# Constructing the topological product space from categorical universal property

Let $$X,Y$$ be topological spaces. I want to construct the categorical product, i.e. the product space, $$X\times Y$$ using the universal property of products. To be clear, I don't want to construct the product by "guessing", and then use uniqueness of categorical products. I want to directly infer what the space must be.

Now, following Riehl, and assuming the product exists, the universal property gives a bijetion (natural in $$A$$), $$\mathrm{Top}(A,X\times Y) \overset{(\pi_X,\pi_Y)_*}\cong \mathrm{Top}(A,X)\times\mathrm{Top}(A,Y).$$ Evaluating at the one-point space $$*$$ and recalling that $$*$$ represents the forgetful functor $$U:\mathrm{Top}\to\mathrm{Set}$$, we have bijections $$U(X\times Y) \cong \mathrm{Top}(*,X\times Y) \cong \mathrm{Top}(*,X)\times\mathrm{Top}(*,Y) \cong UX\times UY.$$

Bonus question: Is this bijection natural in $$X$$ and $$Y$$? A priori, I don't see how, because the outer two bijections are natural isomorphisms of covariant functors, while the middle one is of contravariant functors.

• WRITTEN TASK 1: Restate more briefly the paragraph of the product-space question that begins "Let $$X,Y$$ be topological spaces," keeping its main facts.
• WRITTEN TASK 2: Reproduce word for word the section of the product-space question that starts with the words containing "# Constructing the" and ends with "space must be.".

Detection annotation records
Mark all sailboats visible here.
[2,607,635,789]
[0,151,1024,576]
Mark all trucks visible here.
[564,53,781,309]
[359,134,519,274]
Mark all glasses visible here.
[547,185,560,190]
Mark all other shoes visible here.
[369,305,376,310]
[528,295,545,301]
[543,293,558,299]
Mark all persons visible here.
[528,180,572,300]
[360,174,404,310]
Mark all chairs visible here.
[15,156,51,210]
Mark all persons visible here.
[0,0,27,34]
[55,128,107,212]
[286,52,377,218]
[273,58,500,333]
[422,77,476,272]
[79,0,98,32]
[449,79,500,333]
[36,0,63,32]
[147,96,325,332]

• COMPLETE ANSWER 1: For topological spaces X and Y, the aim is to build the product space X × Y straight from the universal property of products. The space should be derived directly, not guessed first and then confirmed through the uniqueness of categorical products.

• COMPLETE ANSWER 2:
# Constructing the topological product space from categorical universal property

Let $$X,Y$$ be topological spaces. I want to construct the categorical product, i.e. the product space, $$X\times Y$$ using the universal property of products. To be clear, I don't want to construct the product by "guessing", and then use uniqueness of categorical products. I want to directly infer what the space must be.